For about 90 minutes after that, it's largely uphill. Next Tarantino introduces us to his eponymous heroes, a group of brash Nazi fighters made up of soldiers -- many of them Jewish, and some of them former Nazis -- seeking revenge. Their leader is Lt. Aldo Raine (Brad Pitt), a Tennessee cracker who knows his enemy and the game. He's part Injun', he tells us, so he wants his men to bring back scalps, 100 per man, and he doesn't really care whether the Germans who own them are dead or alive when they give them up.

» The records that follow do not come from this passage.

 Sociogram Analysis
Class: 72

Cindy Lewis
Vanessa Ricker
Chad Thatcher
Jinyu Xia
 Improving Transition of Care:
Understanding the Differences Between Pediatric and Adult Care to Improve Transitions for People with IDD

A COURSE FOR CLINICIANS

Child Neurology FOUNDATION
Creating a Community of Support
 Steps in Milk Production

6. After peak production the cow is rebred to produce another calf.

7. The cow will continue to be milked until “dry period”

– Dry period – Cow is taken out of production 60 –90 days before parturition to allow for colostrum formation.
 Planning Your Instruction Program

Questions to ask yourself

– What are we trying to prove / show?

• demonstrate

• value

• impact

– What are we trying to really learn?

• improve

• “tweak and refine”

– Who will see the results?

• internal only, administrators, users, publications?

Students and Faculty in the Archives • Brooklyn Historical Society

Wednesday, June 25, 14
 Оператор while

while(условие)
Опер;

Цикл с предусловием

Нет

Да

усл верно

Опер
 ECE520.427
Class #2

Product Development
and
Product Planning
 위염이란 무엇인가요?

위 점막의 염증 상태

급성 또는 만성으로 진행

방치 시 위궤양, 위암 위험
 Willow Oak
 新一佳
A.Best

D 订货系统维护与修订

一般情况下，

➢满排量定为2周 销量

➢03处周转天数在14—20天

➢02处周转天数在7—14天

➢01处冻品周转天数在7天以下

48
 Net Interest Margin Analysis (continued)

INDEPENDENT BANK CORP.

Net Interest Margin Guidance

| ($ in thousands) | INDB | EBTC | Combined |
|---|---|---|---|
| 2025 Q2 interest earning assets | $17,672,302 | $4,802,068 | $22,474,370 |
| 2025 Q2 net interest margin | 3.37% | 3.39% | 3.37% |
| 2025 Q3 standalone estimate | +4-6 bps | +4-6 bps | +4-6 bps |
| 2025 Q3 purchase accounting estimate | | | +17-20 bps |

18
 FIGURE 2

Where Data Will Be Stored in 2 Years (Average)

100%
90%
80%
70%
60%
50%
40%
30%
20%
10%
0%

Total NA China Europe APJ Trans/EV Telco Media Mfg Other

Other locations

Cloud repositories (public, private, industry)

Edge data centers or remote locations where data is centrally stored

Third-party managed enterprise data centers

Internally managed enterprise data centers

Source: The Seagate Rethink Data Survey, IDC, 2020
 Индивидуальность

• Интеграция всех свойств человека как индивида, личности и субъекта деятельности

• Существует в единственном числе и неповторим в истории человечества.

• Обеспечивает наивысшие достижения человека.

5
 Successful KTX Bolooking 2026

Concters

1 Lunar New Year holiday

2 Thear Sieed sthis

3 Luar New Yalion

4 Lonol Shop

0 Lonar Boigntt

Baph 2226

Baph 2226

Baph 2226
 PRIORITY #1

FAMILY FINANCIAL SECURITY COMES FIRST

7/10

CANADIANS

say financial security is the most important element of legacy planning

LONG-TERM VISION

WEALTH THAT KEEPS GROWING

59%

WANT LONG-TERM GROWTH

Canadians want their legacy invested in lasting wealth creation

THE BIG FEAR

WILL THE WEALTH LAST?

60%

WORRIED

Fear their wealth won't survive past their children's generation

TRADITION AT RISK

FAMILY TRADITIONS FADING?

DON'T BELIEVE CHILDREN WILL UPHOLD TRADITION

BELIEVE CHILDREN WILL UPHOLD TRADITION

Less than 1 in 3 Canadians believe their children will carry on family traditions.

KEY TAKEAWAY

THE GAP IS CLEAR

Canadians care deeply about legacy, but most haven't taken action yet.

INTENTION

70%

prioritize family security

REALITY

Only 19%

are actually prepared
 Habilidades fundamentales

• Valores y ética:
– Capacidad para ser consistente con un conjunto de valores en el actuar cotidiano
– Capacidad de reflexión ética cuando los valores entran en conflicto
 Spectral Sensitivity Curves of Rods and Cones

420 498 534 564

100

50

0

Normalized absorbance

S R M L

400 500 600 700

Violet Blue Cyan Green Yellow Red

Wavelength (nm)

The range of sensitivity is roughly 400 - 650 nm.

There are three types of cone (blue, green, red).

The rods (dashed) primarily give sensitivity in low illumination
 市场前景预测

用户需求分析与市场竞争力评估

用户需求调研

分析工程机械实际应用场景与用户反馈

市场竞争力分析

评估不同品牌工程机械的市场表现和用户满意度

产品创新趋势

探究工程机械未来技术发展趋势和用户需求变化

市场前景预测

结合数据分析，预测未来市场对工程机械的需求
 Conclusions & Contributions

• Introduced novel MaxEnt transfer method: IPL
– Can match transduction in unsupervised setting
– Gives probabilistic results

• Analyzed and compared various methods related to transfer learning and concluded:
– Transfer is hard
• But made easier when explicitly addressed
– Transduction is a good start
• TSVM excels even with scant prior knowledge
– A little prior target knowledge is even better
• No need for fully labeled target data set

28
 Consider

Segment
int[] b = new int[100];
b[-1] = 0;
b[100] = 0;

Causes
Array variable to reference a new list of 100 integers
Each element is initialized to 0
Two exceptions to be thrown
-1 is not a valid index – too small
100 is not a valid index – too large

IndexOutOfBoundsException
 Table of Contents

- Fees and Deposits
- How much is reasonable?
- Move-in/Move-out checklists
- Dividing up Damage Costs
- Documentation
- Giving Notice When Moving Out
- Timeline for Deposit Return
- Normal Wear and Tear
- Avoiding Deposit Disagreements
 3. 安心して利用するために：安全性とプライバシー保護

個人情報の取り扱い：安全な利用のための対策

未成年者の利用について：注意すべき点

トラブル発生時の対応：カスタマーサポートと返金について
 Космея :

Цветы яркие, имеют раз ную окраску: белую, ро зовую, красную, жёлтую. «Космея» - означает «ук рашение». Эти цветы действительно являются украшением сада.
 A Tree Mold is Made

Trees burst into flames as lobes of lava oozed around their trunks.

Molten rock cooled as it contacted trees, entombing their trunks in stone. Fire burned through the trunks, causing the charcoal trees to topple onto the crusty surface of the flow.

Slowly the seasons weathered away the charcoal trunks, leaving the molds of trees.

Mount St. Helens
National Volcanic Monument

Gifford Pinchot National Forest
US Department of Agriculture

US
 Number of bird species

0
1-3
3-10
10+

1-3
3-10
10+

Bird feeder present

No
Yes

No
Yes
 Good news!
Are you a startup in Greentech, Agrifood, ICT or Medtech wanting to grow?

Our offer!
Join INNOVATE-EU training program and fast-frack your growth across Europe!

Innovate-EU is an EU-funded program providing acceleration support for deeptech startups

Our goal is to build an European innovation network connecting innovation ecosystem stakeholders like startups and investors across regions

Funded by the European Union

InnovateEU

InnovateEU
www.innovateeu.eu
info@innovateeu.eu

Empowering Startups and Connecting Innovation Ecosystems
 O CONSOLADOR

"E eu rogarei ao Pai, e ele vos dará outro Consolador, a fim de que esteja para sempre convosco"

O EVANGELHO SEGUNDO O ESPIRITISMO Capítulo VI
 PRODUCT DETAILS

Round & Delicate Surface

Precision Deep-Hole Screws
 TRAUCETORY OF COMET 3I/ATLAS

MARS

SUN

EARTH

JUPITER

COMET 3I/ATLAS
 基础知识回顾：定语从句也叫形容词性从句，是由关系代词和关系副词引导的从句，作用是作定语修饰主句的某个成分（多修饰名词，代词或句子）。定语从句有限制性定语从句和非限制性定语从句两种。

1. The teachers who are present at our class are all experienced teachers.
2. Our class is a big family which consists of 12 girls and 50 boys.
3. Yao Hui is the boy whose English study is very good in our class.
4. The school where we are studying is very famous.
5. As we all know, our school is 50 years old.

Then Basterds jumps forward to 1945, to a town in occupied France, where Shosanna Dreyfus (Mélanie Laurent), who escaped from Landa at the farmhouse, lives under a pseudonym and runs a cinema. She's wooed by the smitten Fredrick Zoller (Daniel Brühl), a German war hero who's the subject of Goebbels' greatest film yet. So when Zoller persuades Goebbels to premiere the film, in which Zoller plays himself, at her theater, the Allies move to blow up the premiere, and some top Germans along with it. Meanwhile, Shosanna has an audacious idea of her own.

The last hour of Inglourious Basterds isn't entirely a mess, but it's too too much: repetitive and improbable when we just needed Tarantino to get his story over with. Instead, he surrenders to the whims that so many people seem to like in his films and that I find to be callow and superficial. He especially indulges Landa -- a mesmerizing example of the temerity of evil -- and the wonderful Austrian-born actor who portrays him. 

He does get excellent work from Pitt, who by now should grasp that he's a character actor, not a leading man. And there's a cameo by Mike Myers that's just a bit funny simply because we know it's him (although he does play a British officer, so it probably would be funny anyway).

Tarantino films most of his movie in a tight classical style, paying tribute to genres (especially spaghetti Westerns) along the way, and true to his point of view, he finally privileges reel life over real life. His script is vibrantly articulate, even in those scenes that go on for too long. He uses surprisingly little soundtrack music, with just one musical montage (to Bowie's "Cat People"), and a few boldly effective musical cues. These elements of restraint make his sloppy final hour even more disappointing. 

During the opening sequence, Landa characterizes the lengths to which Jews will go to hide by saying: "What tremendous feats human beings are capable of once they abandon dignity." That's the moment at which you want to reach into the screen and strangle the arrogant bastard [sick]. Without knowing it, of course -- or maybe he does, it's hard to say -- he's described the Nazis perfectly.

What's really intriguing is that he's also talking about Raine and his men. Sure, the Nazis are the enemy, and sure, we want the good guys to win. But does the Bear Jew, a hulking hirsute member of Raine's band of brothers, need to kill an uncooperative German officer by bludgeoning his head with a baseball bat as the others cheer him on? Talk about America's pastime: If that's not abandoning dignity, then what is?

Tarantino knows this -- at least, I hope he does -- and he plays with the notion of how war turns heroes into assassins. I only hope his audience knows it, too. In English, and German, French and Italian, with some subtitles.